» **What to do**: Transcribe each of the records below verbatim, keeping every line and character unchanged.

(Excerpts from spatial question data)

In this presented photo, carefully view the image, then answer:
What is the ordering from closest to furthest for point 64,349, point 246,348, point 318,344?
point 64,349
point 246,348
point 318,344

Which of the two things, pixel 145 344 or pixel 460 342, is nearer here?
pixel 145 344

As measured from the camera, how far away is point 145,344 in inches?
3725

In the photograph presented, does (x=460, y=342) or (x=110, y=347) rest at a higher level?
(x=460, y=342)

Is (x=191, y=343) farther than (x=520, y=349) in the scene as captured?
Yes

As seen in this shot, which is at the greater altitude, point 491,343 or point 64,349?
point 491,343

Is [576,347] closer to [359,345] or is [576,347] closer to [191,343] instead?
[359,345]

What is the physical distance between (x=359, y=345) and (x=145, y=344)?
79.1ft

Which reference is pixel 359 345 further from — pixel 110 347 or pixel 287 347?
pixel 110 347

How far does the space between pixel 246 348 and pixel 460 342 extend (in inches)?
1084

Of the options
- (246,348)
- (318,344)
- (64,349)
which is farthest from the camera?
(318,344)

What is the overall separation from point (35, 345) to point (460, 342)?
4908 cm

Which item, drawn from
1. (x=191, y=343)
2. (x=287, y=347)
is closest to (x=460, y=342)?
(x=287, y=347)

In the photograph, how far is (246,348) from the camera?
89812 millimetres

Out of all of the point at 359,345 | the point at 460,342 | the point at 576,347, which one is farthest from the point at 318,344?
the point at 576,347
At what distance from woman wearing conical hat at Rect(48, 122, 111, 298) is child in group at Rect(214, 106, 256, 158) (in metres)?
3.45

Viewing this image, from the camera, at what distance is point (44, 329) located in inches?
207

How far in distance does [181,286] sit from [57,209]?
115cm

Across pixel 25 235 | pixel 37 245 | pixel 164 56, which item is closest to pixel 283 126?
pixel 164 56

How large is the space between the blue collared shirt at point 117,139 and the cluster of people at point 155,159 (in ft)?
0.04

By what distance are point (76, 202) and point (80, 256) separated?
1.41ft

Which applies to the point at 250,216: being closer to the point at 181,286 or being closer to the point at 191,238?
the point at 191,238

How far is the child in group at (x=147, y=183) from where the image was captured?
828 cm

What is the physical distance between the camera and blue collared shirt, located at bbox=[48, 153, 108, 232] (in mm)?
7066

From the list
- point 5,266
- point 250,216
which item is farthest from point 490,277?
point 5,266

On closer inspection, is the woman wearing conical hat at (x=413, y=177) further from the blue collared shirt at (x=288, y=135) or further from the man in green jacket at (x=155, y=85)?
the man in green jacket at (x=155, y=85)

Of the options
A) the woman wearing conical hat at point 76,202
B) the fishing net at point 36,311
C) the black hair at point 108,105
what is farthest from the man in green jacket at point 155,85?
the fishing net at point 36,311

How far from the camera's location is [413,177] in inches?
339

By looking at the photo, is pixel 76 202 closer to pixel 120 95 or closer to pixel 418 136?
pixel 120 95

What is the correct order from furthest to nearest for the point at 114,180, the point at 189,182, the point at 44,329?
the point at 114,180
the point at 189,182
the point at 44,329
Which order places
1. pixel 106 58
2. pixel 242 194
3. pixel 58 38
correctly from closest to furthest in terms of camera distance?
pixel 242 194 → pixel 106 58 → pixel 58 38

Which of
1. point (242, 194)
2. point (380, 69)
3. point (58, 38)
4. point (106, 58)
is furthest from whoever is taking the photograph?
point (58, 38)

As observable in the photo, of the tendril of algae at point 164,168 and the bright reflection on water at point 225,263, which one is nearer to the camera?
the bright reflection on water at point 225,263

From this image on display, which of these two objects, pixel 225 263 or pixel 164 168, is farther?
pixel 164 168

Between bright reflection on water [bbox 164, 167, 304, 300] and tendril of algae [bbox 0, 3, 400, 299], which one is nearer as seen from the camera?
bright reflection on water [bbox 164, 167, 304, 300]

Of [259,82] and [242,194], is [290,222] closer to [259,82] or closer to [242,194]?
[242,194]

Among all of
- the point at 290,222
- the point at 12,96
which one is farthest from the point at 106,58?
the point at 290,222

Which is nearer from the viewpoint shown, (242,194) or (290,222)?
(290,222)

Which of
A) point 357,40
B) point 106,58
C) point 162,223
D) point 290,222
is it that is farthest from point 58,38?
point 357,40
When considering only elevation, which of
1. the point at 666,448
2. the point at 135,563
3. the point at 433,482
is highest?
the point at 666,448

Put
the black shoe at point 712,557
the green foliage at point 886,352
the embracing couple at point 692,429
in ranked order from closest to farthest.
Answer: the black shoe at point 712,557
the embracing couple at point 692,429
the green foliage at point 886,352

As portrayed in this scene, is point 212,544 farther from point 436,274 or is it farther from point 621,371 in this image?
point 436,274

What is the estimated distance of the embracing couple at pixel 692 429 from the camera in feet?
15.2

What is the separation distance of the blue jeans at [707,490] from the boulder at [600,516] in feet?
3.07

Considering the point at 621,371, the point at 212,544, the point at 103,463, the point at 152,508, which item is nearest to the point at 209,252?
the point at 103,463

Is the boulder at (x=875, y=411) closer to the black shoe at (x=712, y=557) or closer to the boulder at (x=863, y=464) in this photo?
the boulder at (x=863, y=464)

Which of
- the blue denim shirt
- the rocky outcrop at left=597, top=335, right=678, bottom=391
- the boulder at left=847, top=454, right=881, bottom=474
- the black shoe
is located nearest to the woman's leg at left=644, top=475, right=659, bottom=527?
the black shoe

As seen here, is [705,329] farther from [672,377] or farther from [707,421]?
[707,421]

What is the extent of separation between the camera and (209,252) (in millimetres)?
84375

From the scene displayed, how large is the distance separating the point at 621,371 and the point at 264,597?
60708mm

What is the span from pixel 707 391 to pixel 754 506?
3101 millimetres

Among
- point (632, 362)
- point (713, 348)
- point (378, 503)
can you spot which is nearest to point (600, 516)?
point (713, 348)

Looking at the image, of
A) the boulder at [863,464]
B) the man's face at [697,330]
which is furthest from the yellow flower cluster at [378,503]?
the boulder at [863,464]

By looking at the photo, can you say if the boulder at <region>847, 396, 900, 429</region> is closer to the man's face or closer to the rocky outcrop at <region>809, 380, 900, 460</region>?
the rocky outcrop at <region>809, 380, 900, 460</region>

» **Result for this task**:
In this presented photo, carefully view the image, then answer:
What is the ordering from closest to furthest for point 64,349, point 246,348, point 318,344?
point 64,349
point 246,348
point 318,344

Which of the two things, pixel 145 344 or pixel 460 342, is nearer here?
pixel 145 344

As measured from the camera, how far away is point 145,344 in inches?
3725

In the photograph presented, does (x=460, y=342) or (x=110, y=347) rest at a higher level?
(x=460, y=342)

Is (x=191, y=343) farther than (x=520, y=349) in the scene as captured?
Yes

As seen in this shot, which is at the greater altitude, point 491,343 or point 64,349?
point 491,343

Is [576,347] closer to [359,345] or is [576,347] closer to [191,343] instead?
[359,345]

What is the physical distance between (x=359, y=345) and (x=145, y=344)?
79.1ft

Which reference is pixel 359 345 further from — pixel 110 347 or pixel 287 347?
pixel 110 347

How far does the space between pixel 246 348 and pixel 460 342 extend (in inches)?
1084

Of the options
- (246,348)
- (318,344)
- (64,349)
which is farthest from the camera?
(318,344)

What is the overall separation from point (35, 345) to point (460, 342)?
4908 cm

Which item, drawn from
1. (x=191, y=343)
2. (x=287, y=347)
is closest to (x=460, y=342)?
(x=287, y=347)

In the photograph, how far is (246,348) from the camera?
89812 millimetres

Out of all of the point at 359,345 | the point at 460,342 | the point at 576,347, which one is farthest from the point at 318,344?
the point at 576,347
At what distance from woman wearing conical hat at Rect(48, 122, 111, 298) is child in group at Rect(214, 106, 256, 158) (in metres)?
3.45

Viewing this image, from the camera, at what distance is point (44, 329) located in inches?
207

How far in distance does [181,286] sit from [57,209]?
115cm

Across pixel 25 235 | pixel 37 245 | pixel 164 56, which item is closest to pixel 283 126?
pixel 164 56

How large is the space between the blue collared shirt at point 117,139 and the cluster of people at point 155,159 (in ft)?
0.04

By what distance are point (76, 202) and point (80, 256) separated?
1.41ft

Which applies to the point at 250,216: being closer to the point at 181,286 or being closer to the point at 191,238?
the point at 191,238

How far is the child in group at (x=147, y=183) from where the image was captured?
828 cm

What is the physical distance between the camera and blue collared shirt, located at bbox=[48, 153, 108, 232] (in mm)?
7066

From the list
- point 5,266
- point 250,216
which item is farthest from point 490,277?
point 5,266

On closer inspection, is the woman wearing conical hat at (x=413, y=177) further from the blue collared shirt at (x=288, y=135) or further from the man in green jacket at (x=155, y=85)?
the man in green jacket at (x=155, y=85)

Of the options
A) the woman wearing conical hat at point 76,202
B) the fishing net at point 36,311
C) the black hair at point 108,105
what is farthest from the man in green jacket at point 155,85?
the fishing net at point 36,311

How far from the camera's location is [413,177] in inches?
339

By looking at the photo, is pixel 76 202 closer to pixel 120 95 or closer to pixel 418 136?
pixel 120 95

What is the correct order from furthest to nearest for the point at 114,180, the point at 189,182, the point at 44,329?
the point at 114,180
the point at 189,182
the point at 44,329
Which order places
1. pixel 106 58
2. pixel 242 194
3. pixel 58 38
correctly from closest to furthest in terms of camera distance?
pixel 242 194 → pixel 106 58 → pixel 58 38

Which of
1. point (242, 194)
2. point (380, 69)
3. point (58, 38)
4. point (106, 58)
is furthest from whoever is taking the photograph?
point (58, 38)

As observable in the photo, of the tendril of algae at point 164,168 and the bright reflection on water at point 225,263, which one is nearer to the camera?
the bright reflection on water at point 225,263

From this image on display, which of these two objects, pixel 225 263 or pixel 164 168, is farther?
pixel 164 168

Between bright reflection on water [bbox 164, 167, 304, 300] and tendril of algae [bbox 0, 3, 400, 299], which one is nearer as seen from the camera?
bright reflection on water [bbox 164, 167, 304, 300]

Of [259,82] and [242,194], is [290,222] closer to [259,82] or closer to [242,194]?
[242,194]

Among all of
- the point at 290,222
- the point at 12,96
which one is farthest from the point at 106,58?
the point at 290,222

Which is nearer from the viewpoint shown, (242,194) or (290,222)?
(290,222)

Which of
A) point 357,40
B) point 106,58
C) point 162,223
D) point 290,222
is it that is farthest from point 58,38?
point 357,40
When considering only elevation, which of
1. the point at 666,448
2. the point at 135,563
3. the point at 433,482
is highest?
the point at 666,448

Put
the black shoe at point 712,557
the green foliage at point 886,352
the embracing couple at point 692,429
in ranked order from closest to farthest.
Answer: the black shoe at point 712,557
the embracing couple at point 692,429
the green foliage at point 886,352

As portrayed in this scene, is point 212,544 farther from point 436,274 or is it farther from point 621,371 in this image?
point 436,274

What is the estimated distance of the embracing couple at pixel 692 429 from the camera in feet?
15.2

What is the separation distance of the blue jeans at [707,490] from the boulder at [600,516] in feet?
3.07

Considering the point at 621,371, the point at 212,544, the point at 103,463, the point at 152,508, which item is nearest to the point at 209,252?
the point at 103,463

Is the boulder at (x=875, y=411) closer to the black shoe at (x=712, y=557) or closer to the boulder at (x=863, y=464) in this photo?
the boulder at (x=863, y=464)

Which of
- the blue denim shirt
- the rocky outcrop at left=597, top=335, right=678, bottom=391
- the boulder at left=847, top=454, right=881, bottom=474
- the black shoe
is located nearest to the woman's leg at left=644, top=475, right=659, bottom=527?
the black shoe

As seen here, is [705,329] farther from [672,377] or farther from [707,421]?
[707,421]

What is the extent of separation between the camera and (209,252) (in millimetres)?
84375

From the scene displayed, how large is the distance separating the point at 621,371 and the point at 264,597?
60708mm

What is the span from pixel 707 391 to pixel 754 506?
3101 millimetres

Among
- point (632, 362)
- point (713, 348)
- point (378, 503)
can you spot which is nearest to point (600, 516)?
point (713, 348)

Looking at the image, of
A) the boulder at [863,464]
B) the man's face at [697,330]
which is furthest from the yellow flower cluster at [378,503]?
the boulder at [863,464]

By looking at the photo, can you say if the boulder at <region>847, 396, 900, 429</region> is closer to the man's face or closer to the rocky outcrop at <region>809, 380, 900, 460</region>?
the rocky outcrop at <region>809, 380, 900, 460</region>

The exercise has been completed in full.